======== ESTRATTO DELLA FONTE

Assoartisti Confesercenti: su il sipario, occorrono sostegni e una legge per la professione

Assoartisti, l'associazione degli artisti Confesercenti, torna sulla necessità di una ripartenza in sicurezza, sollecitando sostegni e una nuova legge dello spettacolo, che consenta un riconoscimento della figura professionale dell’artista che lo tuteli a livello salariale e previdenziale.

“Molto spesso – spiega il presidente Gabriele Altobelli – i nostri operatori vengono inquadrati in maniera errata e questo produce un danno professionale ed economico. Procedere con le riforme e con l’approvazione della nuova legge sullo spettacolo consentirà, fin dalla ripartenza, di ridare dignità e speranza a lavoratori ed imprese dello spettacolo e delle arti performative”.

Sulla riapertura degli spazi dal vivo e degli eventi Altobelli ribadisce: “occorre individuare protocolli omogenei per tutte le regioni che permettano di non chiudere più, a meno di situazioni di emergenza grave, e di evitare le aperture a singhiozzo, perché la cultura e gli spettacoli hanno bisogno di programmazione”.

================
======== DATI ARCHIVIATI

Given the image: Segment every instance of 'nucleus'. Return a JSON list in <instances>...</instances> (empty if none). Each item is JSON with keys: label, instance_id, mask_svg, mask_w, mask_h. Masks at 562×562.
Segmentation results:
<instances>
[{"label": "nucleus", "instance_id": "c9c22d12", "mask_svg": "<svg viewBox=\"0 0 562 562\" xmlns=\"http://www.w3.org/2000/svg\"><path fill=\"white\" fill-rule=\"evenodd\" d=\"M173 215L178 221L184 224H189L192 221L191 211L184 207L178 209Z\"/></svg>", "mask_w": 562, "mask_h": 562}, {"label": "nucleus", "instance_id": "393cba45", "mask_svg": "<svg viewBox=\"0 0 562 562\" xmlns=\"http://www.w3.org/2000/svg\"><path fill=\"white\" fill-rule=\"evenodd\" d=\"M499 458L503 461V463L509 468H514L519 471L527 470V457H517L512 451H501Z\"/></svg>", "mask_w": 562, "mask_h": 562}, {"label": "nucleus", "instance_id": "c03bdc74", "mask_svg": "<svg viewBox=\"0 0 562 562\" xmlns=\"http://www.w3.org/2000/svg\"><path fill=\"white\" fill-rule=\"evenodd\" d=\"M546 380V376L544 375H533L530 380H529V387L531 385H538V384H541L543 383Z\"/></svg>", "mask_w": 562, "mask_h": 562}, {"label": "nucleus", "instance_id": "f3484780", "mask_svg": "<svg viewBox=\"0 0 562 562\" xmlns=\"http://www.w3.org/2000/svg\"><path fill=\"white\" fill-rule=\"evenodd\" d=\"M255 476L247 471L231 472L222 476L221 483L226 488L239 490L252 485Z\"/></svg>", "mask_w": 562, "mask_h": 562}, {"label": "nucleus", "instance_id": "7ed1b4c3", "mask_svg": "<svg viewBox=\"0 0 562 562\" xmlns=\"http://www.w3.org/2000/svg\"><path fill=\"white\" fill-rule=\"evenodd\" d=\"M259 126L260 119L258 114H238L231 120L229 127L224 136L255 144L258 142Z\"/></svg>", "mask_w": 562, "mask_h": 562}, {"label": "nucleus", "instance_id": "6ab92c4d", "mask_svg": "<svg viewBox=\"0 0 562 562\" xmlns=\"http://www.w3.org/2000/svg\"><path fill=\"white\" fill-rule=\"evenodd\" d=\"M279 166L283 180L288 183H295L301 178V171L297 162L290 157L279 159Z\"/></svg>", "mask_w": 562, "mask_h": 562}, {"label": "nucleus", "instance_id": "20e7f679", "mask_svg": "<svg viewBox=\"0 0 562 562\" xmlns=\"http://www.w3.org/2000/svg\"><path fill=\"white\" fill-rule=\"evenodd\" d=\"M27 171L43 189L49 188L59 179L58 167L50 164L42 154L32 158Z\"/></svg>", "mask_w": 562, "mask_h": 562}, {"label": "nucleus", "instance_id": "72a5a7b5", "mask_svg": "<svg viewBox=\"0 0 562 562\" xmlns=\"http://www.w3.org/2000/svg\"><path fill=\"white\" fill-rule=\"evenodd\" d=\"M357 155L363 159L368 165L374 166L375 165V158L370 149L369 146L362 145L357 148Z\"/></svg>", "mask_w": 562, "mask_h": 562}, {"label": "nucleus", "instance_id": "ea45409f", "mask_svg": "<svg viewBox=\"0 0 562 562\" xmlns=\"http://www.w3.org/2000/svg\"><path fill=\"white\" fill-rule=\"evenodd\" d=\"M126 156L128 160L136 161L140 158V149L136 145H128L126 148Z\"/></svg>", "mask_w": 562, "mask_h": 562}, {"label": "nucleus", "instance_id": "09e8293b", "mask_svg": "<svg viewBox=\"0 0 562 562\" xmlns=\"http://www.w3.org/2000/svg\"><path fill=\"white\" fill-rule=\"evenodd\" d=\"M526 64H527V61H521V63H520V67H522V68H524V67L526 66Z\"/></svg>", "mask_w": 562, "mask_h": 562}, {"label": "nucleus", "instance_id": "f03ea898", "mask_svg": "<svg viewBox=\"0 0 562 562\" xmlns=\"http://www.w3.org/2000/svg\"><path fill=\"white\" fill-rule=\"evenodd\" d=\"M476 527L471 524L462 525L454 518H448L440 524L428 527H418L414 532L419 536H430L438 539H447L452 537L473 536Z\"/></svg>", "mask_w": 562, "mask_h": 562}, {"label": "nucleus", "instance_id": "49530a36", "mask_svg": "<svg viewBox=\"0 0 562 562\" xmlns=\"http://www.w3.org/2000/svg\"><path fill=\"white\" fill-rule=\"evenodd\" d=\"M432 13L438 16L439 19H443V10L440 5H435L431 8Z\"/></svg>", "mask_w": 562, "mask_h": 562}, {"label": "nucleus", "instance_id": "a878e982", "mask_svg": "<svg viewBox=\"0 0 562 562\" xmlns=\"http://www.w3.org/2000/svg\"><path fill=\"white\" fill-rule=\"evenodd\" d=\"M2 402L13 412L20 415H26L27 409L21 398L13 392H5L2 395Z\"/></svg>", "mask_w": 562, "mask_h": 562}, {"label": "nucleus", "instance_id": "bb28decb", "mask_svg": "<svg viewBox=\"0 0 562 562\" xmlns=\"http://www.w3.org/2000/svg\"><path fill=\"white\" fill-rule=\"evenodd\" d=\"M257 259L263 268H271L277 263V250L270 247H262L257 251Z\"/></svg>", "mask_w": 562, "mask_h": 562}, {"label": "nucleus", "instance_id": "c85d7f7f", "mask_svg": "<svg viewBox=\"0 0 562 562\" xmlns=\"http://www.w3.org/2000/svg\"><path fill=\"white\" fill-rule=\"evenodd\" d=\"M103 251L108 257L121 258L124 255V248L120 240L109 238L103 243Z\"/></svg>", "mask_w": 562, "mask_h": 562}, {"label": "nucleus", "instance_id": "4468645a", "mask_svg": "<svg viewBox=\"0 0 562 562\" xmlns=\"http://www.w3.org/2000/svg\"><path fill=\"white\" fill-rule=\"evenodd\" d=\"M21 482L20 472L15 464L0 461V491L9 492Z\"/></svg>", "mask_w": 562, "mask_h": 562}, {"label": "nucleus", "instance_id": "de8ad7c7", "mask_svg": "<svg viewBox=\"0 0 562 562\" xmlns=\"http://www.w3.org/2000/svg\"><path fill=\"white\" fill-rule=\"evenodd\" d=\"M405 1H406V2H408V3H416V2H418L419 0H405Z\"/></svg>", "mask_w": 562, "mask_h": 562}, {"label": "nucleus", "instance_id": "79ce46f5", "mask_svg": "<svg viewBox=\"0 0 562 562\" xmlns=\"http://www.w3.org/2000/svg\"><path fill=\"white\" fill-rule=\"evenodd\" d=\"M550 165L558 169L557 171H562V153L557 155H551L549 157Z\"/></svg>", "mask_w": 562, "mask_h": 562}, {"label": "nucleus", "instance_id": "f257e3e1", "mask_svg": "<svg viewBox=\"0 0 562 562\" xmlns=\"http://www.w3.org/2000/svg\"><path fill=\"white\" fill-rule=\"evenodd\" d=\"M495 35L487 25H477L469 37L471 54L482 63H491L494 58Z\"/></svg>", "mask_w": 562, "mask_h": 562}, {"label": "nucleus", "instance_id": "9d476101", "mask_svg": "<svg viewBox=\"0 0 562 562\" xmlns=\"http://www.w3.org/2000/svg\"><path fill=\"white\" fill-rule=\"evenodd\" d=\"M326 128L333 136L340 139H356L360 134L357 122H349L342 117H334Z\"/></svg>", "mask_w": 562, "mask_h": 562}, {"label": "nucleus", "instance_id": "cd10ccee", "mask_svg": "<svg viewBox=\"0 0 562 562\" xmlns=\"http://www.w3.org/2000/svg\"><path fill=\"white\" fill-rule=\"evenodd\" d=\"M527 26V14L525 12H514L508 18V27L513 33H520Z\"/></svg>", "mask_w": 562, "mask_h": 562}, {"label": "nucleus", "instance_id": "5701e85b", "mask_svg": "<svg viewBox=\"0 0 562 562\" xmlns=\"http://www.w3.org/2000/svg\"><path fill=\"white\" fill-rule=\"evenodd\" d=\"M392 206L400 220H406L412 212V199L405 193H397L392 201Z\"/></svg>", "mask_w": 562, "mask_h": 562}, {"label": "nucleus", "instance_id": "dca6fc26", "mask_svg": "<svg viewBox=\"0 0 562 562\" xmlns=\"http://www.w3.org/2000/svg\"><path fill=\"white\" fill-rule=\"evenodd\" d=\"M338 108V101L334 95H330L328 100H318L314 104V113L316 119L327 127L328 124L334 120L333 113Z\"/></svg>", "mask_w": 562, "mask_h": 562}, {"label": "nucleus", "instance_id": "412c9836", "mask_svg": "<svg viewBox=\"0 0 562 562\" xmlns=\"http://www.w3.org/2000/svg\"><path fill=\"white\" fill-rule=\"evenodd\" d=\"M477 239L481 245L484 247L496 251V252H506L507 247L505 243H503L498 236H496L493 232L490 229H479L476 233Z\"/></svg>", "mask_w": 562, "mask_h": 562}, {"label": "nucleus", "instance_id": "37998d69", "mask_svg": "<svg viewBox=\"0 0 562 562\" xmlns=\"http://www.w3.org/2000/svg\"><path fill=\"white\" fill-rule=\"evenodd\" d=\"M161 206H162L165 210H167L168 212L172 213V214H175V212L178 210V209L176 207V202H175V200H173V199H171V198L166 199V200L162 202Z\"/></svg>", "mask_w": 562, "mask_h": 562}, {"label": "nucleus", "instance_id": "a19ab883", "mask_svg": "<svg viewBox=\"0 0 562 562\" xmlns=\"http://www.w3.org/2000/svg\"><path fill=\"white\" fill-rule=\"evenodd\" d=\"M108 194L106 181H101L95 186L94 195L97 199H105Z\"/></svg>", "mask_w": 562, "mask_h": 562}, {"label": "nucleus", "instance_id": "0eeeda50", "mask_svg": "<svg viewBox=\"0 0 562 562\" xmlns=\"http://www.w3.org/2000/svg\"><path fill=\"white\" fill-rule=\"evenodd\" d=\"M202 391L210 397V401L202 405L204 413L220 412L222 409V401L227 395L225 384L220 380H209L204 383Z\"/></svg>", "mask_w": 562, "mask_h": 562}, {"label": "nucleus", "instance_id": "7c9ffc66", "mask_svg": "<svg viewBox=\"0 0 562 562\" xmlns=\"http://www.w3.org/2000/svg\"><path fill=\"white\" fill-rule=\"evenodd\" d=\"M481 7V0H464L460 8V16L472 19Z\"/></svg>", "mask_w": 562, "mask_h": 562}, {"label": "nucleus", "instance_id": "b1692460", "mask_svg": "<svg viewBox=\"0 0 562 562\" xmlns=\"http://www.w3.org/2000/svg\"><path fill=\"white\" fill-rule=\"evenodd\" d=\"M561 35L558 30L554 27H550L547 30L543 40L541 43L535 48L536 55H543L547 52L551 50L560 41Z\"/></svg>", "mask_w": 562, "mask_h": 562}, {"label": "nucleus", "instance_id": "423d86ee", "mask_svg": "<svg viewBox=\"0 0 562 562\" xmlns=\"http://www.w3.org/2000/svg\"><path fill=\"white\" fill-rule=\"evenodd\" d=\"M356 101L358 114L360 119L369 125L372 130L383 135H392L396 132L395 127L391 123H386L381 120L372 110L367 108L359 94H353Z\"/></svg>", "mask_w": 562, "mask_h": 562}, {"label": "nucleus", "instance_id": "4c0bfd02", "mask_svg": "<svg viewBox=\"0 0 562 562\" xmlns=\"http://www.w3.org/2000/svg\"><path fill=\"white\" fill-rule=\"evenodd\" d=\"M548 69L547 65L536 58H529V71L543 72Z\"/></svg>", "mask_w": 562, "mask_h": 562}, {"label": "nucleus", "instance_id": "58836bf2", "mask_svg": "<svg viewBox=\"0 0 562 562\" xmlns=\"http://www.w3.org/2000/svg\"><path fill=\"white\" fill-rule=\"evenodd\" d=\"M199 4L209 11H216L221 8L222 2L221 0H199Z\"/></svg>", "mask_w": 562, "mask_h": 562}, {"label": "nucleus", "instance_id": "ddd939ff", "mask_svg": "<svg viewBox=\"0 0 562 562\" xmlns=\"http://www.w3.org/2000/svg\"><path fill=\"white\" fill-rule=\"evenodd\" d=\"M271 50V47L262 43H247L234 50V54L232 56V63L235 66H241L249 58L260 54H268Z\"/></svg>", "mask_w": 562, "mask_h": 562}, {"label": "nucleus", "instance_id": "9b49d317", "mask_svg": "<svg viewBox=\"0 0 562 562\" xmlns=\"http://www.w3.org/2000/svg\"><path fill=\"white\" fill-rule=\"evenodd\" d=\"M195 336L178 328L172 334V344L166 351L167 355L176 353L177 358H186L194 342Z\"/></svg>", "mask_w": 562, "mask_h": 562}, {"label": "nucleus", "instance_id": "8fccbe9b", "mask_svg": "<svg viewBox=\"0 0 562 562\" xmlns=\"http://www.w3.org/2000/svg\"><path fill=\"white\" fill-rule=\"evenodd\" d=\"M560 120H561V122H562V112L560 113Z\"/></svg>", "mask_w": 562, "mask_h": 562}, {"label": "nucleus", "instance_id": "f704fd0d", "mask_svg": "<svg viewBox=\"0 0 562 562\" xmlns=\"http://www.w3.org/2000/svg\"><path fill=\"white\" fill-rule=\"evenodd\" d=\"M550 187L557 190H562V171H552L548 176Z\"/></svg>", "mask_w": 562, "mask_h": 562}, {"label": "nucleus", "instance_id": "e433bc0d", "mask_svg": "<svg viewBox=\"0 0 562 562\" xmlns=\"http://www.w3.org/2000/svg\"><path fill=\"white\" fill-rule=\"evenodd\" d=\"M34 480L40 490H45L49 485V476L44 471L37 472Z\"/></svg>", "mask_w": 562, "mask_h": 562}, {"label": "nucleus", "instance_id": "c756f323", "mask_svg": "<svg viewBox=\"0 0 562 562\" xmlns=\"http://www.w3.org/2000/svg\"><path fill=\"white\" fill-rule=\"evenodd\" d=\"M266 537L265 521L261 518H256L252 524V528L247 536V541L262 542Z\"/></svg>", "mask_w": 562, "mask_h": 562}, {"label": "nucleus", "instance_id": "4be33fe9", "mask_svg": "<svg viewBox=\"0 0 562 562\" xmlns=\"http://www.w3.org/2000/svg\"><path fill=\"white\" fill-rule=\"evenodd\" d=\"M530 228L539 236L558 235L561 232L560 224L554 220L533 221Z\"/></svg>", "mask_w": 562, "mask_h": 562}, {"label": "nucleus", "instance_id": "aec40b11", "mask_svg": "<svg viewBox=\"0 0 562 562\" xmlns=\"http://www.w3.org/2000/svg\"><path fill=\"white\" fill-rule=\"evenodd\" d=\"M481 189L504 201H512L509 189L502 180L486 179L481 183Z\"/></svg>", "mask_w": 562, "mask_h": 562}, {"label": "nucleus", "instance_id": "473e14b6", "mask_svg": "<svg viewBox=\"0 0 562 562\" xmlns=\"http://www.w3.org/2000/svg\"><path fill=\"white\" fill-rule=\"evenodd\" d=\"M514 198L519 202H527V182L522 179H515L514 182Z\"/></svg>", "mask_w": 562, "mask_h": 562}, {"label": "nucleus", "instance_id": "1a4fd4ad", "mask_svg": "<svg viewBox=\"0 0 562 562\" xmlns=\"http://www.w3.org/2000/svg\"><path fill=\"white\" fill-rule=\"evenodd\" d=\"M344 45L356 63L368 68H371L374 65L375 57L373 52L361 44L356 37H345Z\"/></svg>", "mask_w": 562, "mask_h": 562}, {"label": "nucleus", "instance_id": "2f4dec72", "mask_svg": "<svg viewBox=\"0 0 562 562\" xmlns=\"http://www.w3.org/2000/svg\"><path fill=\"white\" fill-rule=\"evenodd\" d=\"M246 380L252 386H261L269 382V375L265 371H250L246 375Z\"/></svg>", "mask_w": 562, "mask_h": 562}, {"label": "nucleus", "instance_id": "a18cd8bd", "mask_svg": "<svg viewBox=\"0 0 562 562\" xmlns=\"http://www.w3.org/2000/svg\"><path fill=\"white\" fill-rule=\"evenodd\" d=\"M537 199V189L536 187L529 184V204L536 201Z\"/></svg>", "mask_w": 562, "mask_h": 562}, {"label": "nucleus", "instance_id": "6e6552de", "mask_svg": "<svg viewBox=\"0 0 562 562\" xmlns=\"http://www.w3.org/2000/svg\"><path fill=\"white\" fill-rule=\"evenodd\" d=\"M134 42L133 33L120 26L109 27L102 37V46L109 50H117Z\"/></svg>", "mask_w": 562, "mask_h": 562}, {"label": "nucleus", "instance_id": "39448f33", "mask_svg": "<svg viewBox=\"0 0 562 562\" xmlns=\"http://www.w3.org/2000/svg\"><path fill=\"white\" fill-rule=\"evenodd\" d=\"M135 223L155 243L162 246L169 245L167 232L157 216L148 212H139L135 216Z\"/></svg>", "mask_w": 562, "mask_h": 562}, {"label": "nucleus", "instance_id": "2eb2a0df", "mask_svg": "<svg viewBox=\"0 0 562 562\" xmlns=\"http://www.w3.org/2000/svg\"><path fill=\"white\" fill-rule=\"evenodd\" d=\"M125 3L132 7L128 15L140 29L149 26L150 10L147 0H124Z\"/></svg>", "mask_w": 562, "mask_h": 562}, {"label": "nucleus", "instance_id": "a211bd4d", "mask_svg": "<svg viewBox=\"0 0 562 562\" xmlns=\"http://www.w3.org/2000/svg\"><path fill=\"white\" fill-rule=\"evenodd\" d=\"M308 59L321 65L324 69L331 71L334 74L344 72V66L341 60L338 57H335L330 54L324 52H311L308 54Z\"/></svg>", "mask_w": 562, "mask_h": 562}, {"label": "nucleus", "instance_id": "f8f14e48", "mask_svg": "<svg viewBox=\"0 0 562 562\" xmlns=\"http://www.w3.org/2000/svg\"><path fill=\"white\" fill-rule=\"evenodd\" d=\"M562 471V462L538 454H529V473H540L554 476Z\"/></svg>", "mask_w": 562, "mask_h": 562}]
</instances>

================

#### ESERCIZIO 1:
Nell'estratto su Assoartisti, quale danno produce l'inquadramento errato degli operatori secondo il presidente Gabriele Altobelli?
#### ESERCIZIO 2:
Riprendi l'estratto su Assoartisti e proseguilo dopo la sua ultima frase.

#### RISPOSTA 1:
Un danno professionale ed economico.

#### RISPOSTA 2:
“Inoltre è essenziale – sottolinea il presidente di Assoartisti – dato che alcuni spazi non potranno riaprire, sia per le capienze ridottissime che per sostenibilità, continuare a prevedere incentivi e forme di ristoro e sostegno: questo anche per chi aprirà e che, con il pubblico contingentato, subirà notevoli diminuzioni di fatturato che non gli consentiranno programmazioni ampie”.

“Infine – conclude Altobelli – segnaliamo l’importanza di una campagna nazionale di valorizzazione degli spettacoli dal vivo, che illustri come essi si svolgano in piena sicurezza. Far riaffezionare il pubblico agli eventi e all’importanza e alla necessità di queste forme d’arte e di cultura è essenziale, non solo perché il nostro è un settore che impiega 330 mila lavoratori, ma perché è parte integrante del patrimonio artistico e culturale del Paese.